В Большом театре и Метрополитен-опера. Годы жизни в Москве и Нью-Йорке. (Штильман) - страница 68

Самое интересное произошло в финале 6-й Симфонии Чайковского. Когда мы начали играть финал в «концертной обработке» Жюрайтиса, во втором ряду поднялся во весь рост какой-то мужчина средних лет, и застыл в такой позиции, как-то двусмысленно улыбаясь, как умеют только японцы, как бы не веря своим глазам и ушам! Он явно знал партитуру! Он не мог себе представить, что оркестр такого знаменитого театра мог играть не то, что написано в нотах! Вскоре он сел, но теперь уже совершенно ясная саркастическая улыбка не сходила с его лица весь финал. Он сидел близко, и его было хорошо видно. Он всё понял… отдав, так сказать должное, «аранжировщику» Чайковского.

Жюрайтис, упоённый собой, закрыв глаза – «а ля Караян» – самозабвенно размахивал своей длинной дирижёрской палкой, наподобие небольшого бильярдного кия, ничего не заметив, и никогда не узнав, что его слушатель в зрительном зале всё понял и всё услышал. Впрочем, Жюрайтису это было бы безразлично. Его любовь к самому себе и непоколебимая вера в свой необыкновенный дирижёрский талант от такого эпизода всё равно нисколько бы не поколебалась!

Справедливости ради нужно сказать, что конечно, Жюрайтис был вполне на своём месте, как дирижёр балетных спектаклей. Он обладал отличной памятью, был мало зависим от партитуры, то есть большую часть времени «держал её в голове», а не наоборот и, безусловно, хорошо знал специфику балета. Но, когда дело касалось больших тонкостей музыки как таковой, то, на мой взгляд, тут он уступал Копылову именно в гибкости, вкусе, теплоте. Он оставался всегда холодным и очень дистанцированным, несмотря на близкое расстояние, от оркестра и его солистов. Он ясно ощущал себя на огромной высоте над всеми как в жизни, так и в своей работе, и на такой высоте он и оставался – в полном одиночестве – в ощущении своей необыкновенной значимости.

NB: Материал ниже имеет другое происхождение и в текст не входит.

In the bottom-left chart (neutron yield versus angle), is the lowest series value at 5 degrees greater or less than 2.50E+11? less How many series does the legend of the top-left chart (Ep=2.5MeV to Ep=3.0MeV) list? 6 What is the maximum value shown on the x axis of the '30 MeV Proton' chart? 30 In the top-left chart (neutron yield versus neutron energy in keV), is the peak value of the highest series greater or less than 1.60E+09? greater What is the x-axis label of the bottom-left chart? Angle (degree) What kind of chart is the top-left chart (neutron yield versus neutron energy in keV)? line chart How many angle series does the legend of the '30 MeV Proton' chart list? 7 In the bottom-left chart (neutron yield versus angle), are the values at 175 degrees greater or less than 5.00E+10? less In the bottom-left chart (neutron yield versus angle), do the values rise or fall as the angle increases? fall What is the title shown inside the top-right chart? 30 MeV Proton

То есть, технически он делал всё правильно и достаточно точно, но его дирижирование несло чувство холода и отторженности как от окружающих его людей, так и от глубинной сущности – души самой музыки. Главной целью его выступлений, повторим это ещё раз – всегда казалась не музыка композитора, а он сам. Таким он и остался в моей памяти. Таким он остался и в памяти моих коллег-американцев.

Но вот что интересно: Жюрайтис, нисколько не смущаясь, переделывал тексты партитур композиторов – и не только Чайковского – но публично, в печати отказывал в праве на собственную композиторскую версию «Пиковой дамы» одному из самых прославленных композиторов мира – Альфреду Шнитке.

11 марта 1978 года Жюрайтис, разумеется, с благословления властей, выступил со статьёй в газете «Правда» по поводу заказанной режиссёру Юрию Любимову и композитору Альфреду Шнитке версии «Пиковой дамы» для Парижской оперы в 1977 году. Дирижировать был приглашён Геннадий Рождественский.